American Crossword Puzzle Tournament

After 30 years, crossword puzzle tournament leaving Connecticut

Source: Boston Globe
Date: March 23, 2007
Byline: AP

After 30 years, crossword puzzle tournament leaving Connecticut

STAMFORD, Conn. -- Synonym for farewell. Seven letters.

"Goodbye."

That's the word from the American Crossword Puzzle Tournament, whose organizers have announced it will leave Stamford after completing its 30th annual contest there this weekend.

The tournament, which debuted in 1978, gained widespread interest after the release last year of a documentary that included footage from the 2005 event.

But the spike in interest had the unintended side effect of forcing the organizers to seek a larger venue, organizers said. In 2008, the tournament will move to the Brooklyn Bridge Marriott in New York City.

"It's going to be sad to leave," said Will Shortz, the tournament's founder and the crossword puzzle editor for The New York Times. "It's ironic that this movie that has brought out these feelings is going to be the reason we can't stay in Stamford."

The documentary, "Wordplay," was nominated for the Sundance Film Festival's Grand Jury Prize, and the attention helped draw many new crossword tournament entrants.

The event began with about 150 contestants, but was "elbow to elbow" last year with about 500 entrants, Shortz said. This year, the hotel is booked solid with a record 750 people registered to compete.

The crossword tournament was proposed in the 1970s by Stamford Marriott's first marketing director to help fill rooms on a slow winter weekend when the hotel was new, Shortz said.

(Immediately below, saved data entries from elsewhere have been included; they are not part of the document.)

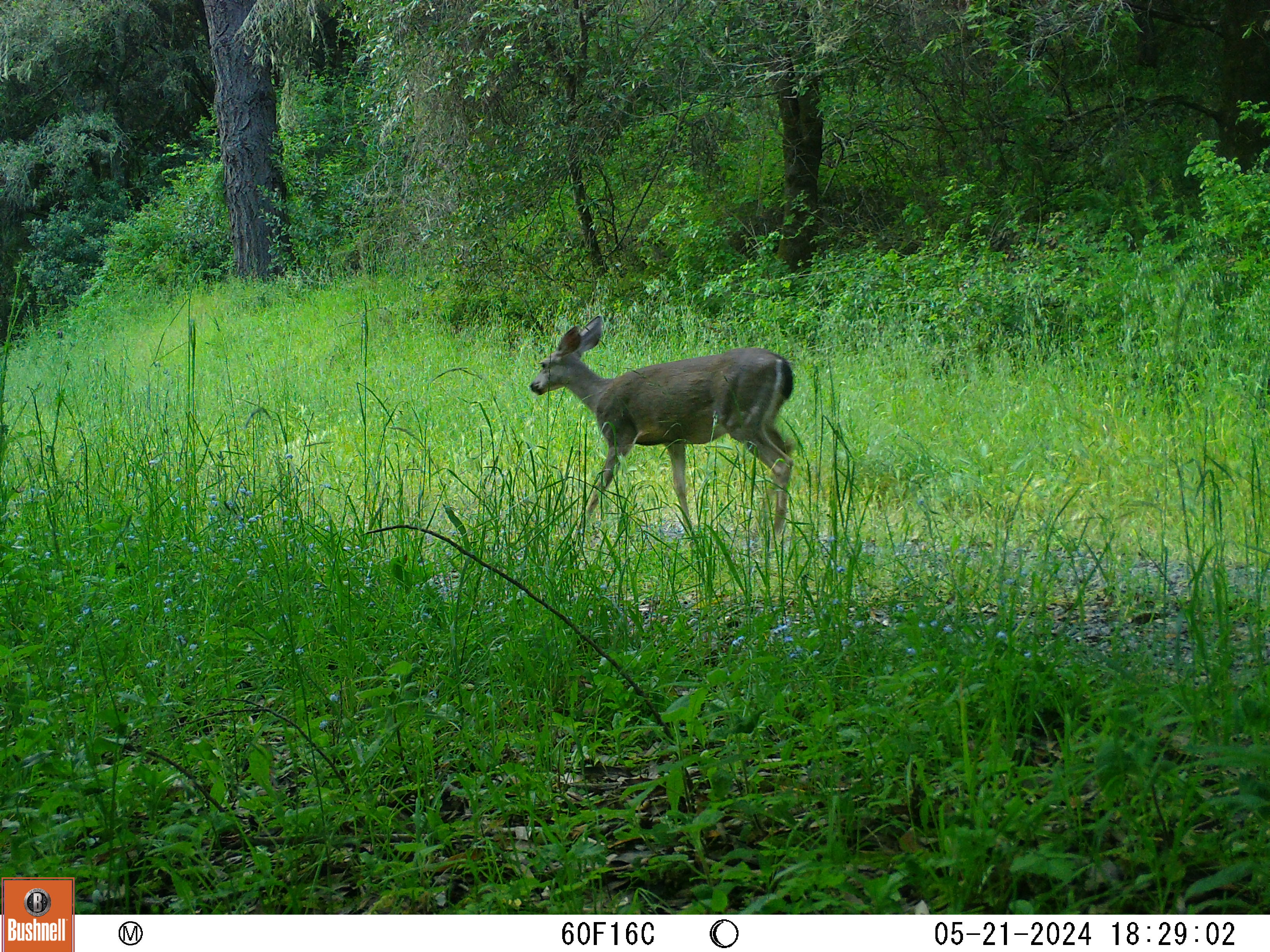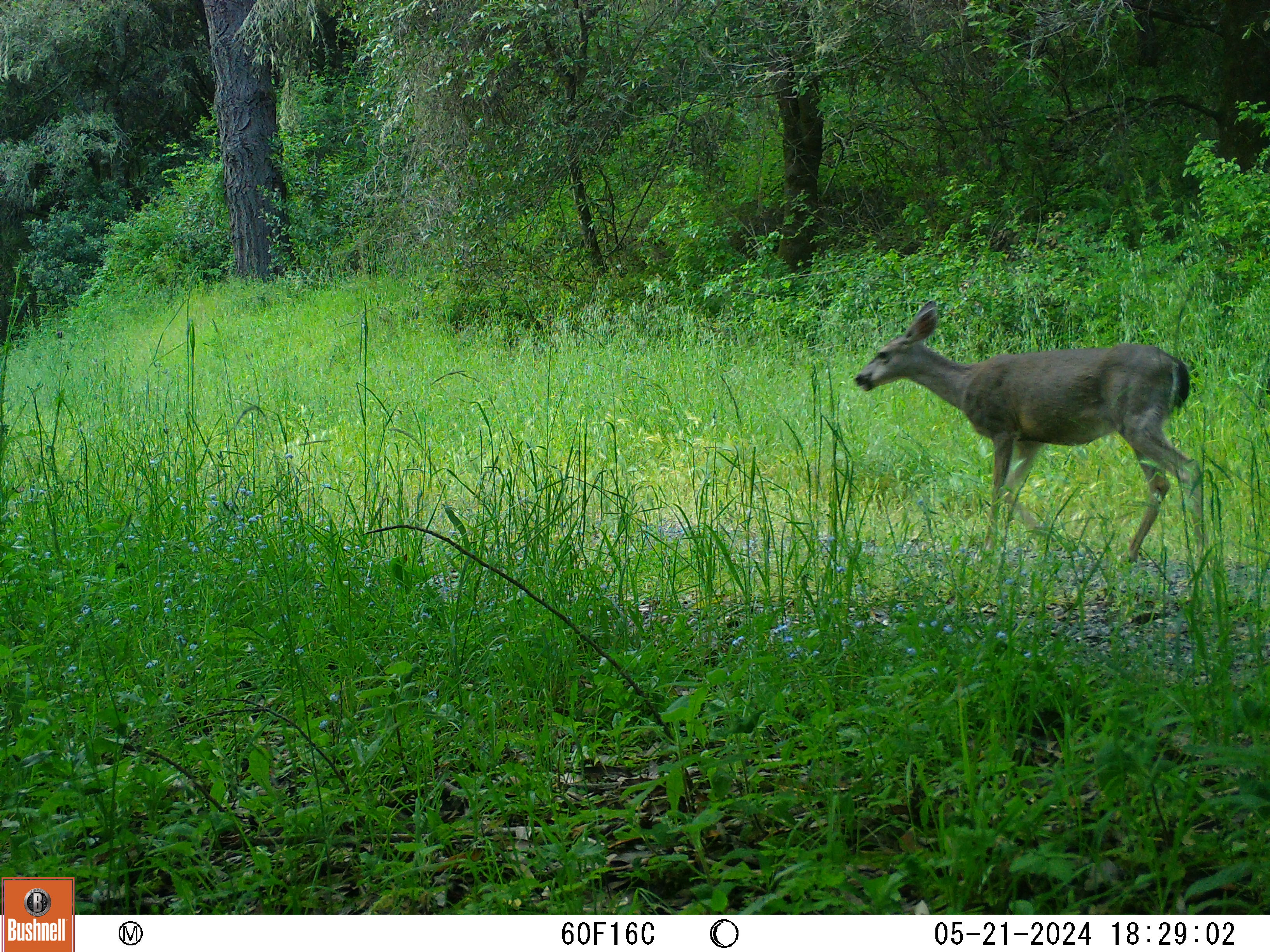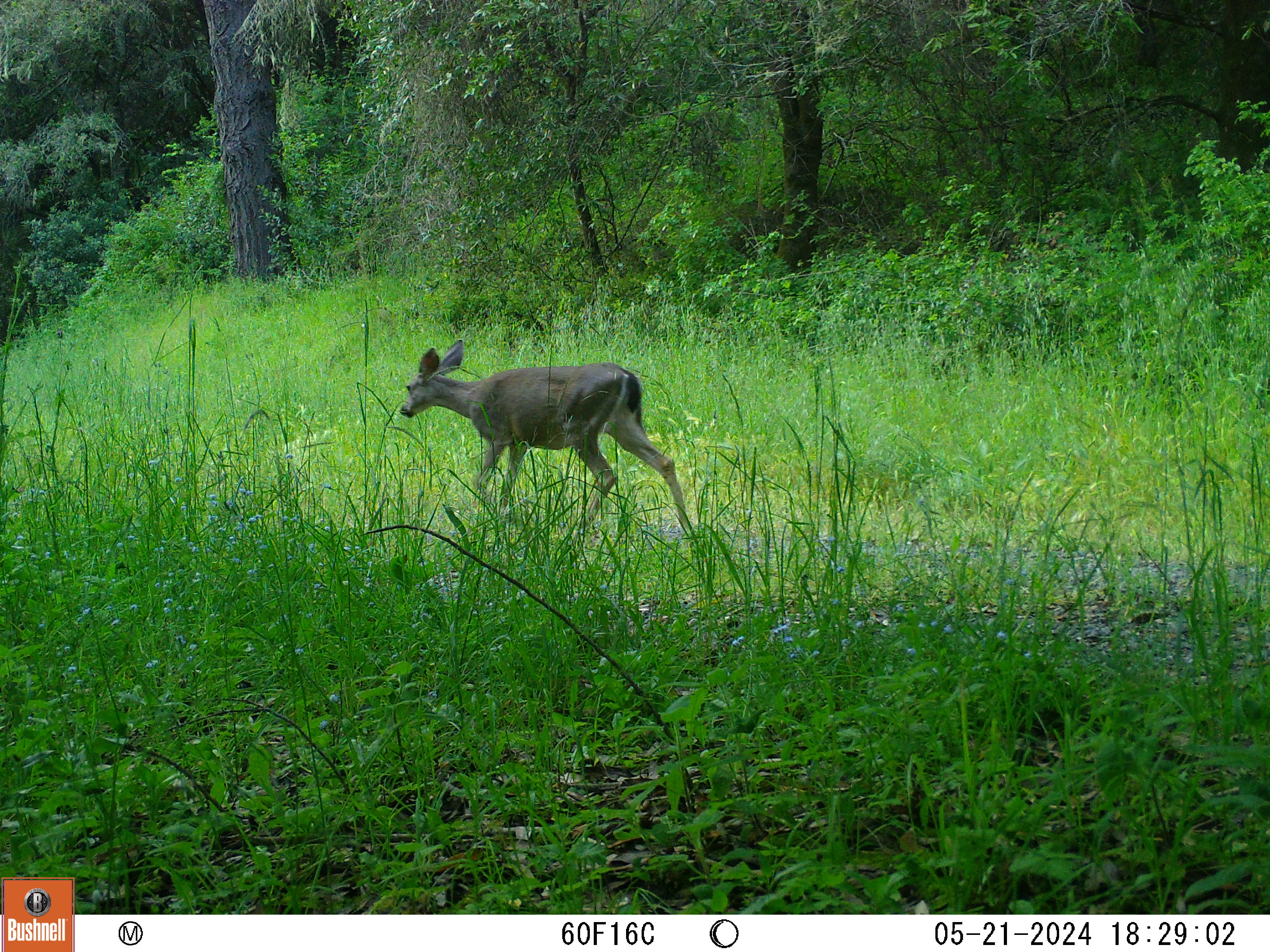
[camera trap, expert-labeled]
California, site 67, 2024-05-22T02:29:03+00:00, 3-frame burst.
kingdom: Animalia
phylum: Chordata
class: Mammalia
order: Artiodactyla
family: Cervidae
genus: Odocoileus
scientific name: Odocoileus hemionus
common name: mule deer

Shortz, then 25, was living in Stamford and working as a puzzle editor for Penny Press, a crossword publisher now based in Norwalk, when he helped launch the tournament in 1978.

Peter Griffith, the hotel's current marketing director, said he hopes a related event will be organized there if the tournament cannot stay.

"Maybe Will will bring his Sudoku tournament here or something," Griffith said, referring to a popular numbers-based logic puzzle. "Maybe that's going to be the next generation of perennial Will Shortz events."